= Tompiro Indians =

The Tompiro Indians were Pueblo Indians living in New Mexico. They lived in several adobe villages east of the Rio Grande Valley in the Salinas region of New Mexico. Their settlements were abandoned and they were absorbed into other Pueblo Nations in the 1670s.

==Origin and language==
Very little is known about the origin of the Tompiros. They spoke a language closely related to that of the Piro Indians who lived to their west in the Rio Grande Valley. The Piro and Tompiro languages are believed by most authorities to belong to the Tanoan language family.

In the 16th century, the Tompiro lived in nine settlements in the Salinas clustered around the present day town of Mountainair. Those whose ruins are preserved today are Quarai, Abó, and Gran Quivira which today make up the Salinas Pueblo Missions National Monument.

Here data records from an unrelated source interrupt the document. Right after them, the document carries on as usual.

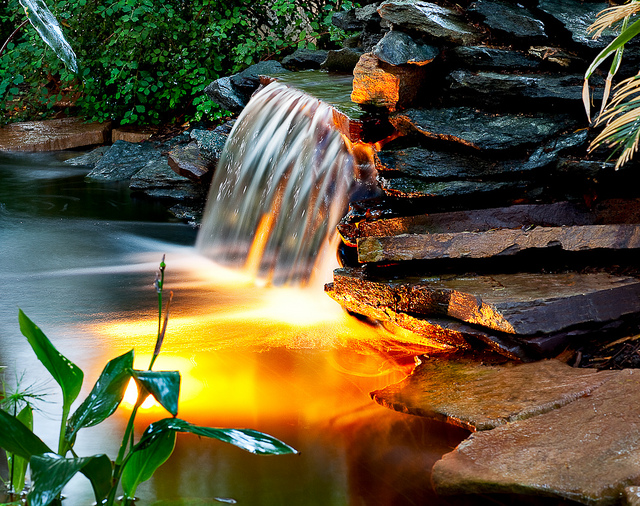 Koi ponds waterfalls water gardens pond boy water for Custom koi ponds
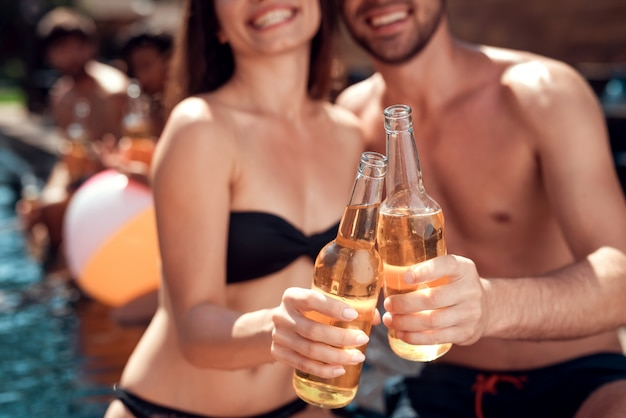 Closeup of beautiful young couple holding bottles of beer Premium Photo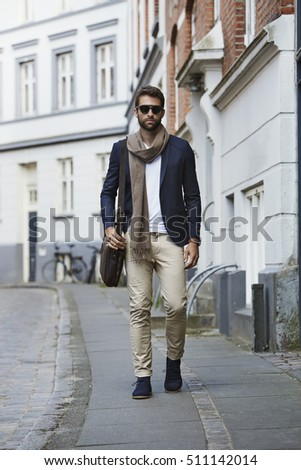 Man walking in city wearing sunglasses and scarf
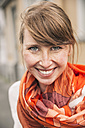 Portrait of smiling woman wearing orange scarf - MFF001104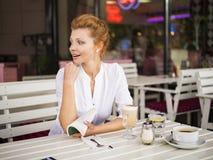 Η γυναίκα στηρίζεται σε έναν καφέ, γυναίκα με μια κούπα, η γυναίκα είναι έκπληκτη Στοκ φωτογραφίες με δικαίωμα ελεύθερης χρήσης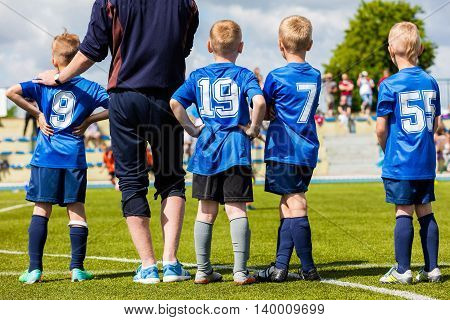 Football soccer match game for children. Youth sports team with soccer coach during football match at the stadium. Kids reserve players waiting on a bench with coach and watching soccer match.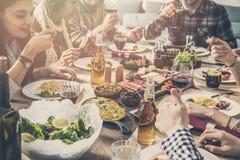 Grupo de personas que tiene cena de la unidad de la comida imagen de archivo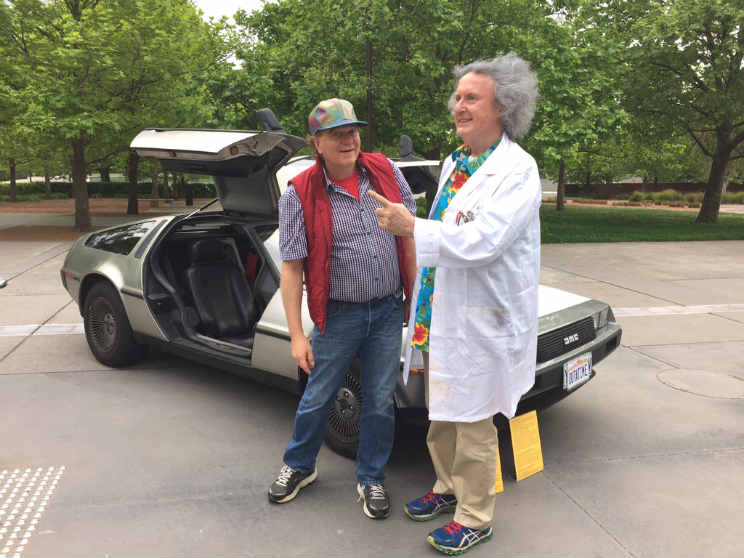 Brian Schmidt and Les Field dressed as Marty and Doc standing in front of a DeLorean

The ruin known as Gran Quivira today but during Spanish times as Las Humanas – was the largest settlement and may have had a population of 2,000 people. Las Humanas and the other Tompiro settlements were probably established about 1300 and became culturally similar to the other Pueblo Indians in the Rio Grande Valley. The Tompiro name for Las Humanas was probably Cueloze, but Juan de Oñate named the settlement the "Great Pueblo of the Humanas" when he visited in 1598, the name reflecting the inhabitant's custom of painting stripes or tattooing their faces. The Plains dwelling Jumano Indians were called by the same name, and authorities differ as to whether they were related to the Tompiros or simply given similar names by the Spaniards.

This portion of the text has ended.